Quête pour une tragédie1
Le grand bruit de Paris, dit-on,
Est que mainte femme de nom
Quête pour une tragédie
Où doit jouer Frétillon.
Pour enrichir un histrion2 .
Tous les jours nouvelle folie :
Le faquin,
La catin
Intéresse
Baronne, marquise et duchesse.

Pour un fat, pour un polisson,
Toutes nos dames du bon ton
Vont cherchant dans le voisinage.
Vainement les refuse-t-on.
Pour revoir enfin la Clairon
Dans Paris elles font tapage.
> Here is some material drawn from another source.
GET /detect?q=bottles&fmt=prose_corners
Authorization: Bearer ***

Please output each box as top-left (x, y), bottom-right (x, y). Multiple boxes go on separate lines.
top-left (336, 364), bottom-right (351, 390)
La santé
De Molé

Les engage,
Elles ont grand cœur à l’ouvrage.

Par un excès de vanité,
La Clairon nous avait quitté,
Et depuis ces temps elle enrage
Et sent son inutilité ;
Comptant sur la frivolité,
Elle recherche les suffrages
Du plumet,
Du valet,
Pour un aussi grand personnage !

Le goût dominant aujourd’hui
Est de se déclarer l’appui
De toute la plus vile espèce
Dont notre théâtre est rempli.
Par de faux talents ébloui3 ,
A les servir chacun s’empresse.
Le faquin,
La catin
Intéresse Baronne, marquise et duchesse.

Molé, plus brillant que jamais,
Donne des soupers à grands frais,
Prend des carrosses de remise,
Entretient filles et valets.
Les femmes vident les goussets
Même des princes de l’Église4 ,
Pour servir
Son plaisir.
La sottise !
Elles se mettraient en chemise.

Assignons par cette chanson
De chacun la punition ;
Pour ses airs et son indécence,
D’abord à Molé le bâton ;
Ensuite pour bonne raison,
Comme une digne récompense,
A Clairon,
La maison
Ou la cage
Que l’on doit au libertinage.

  • 16 février. Chanson sur Molé et Mlle Clairon (Mémoires secrets)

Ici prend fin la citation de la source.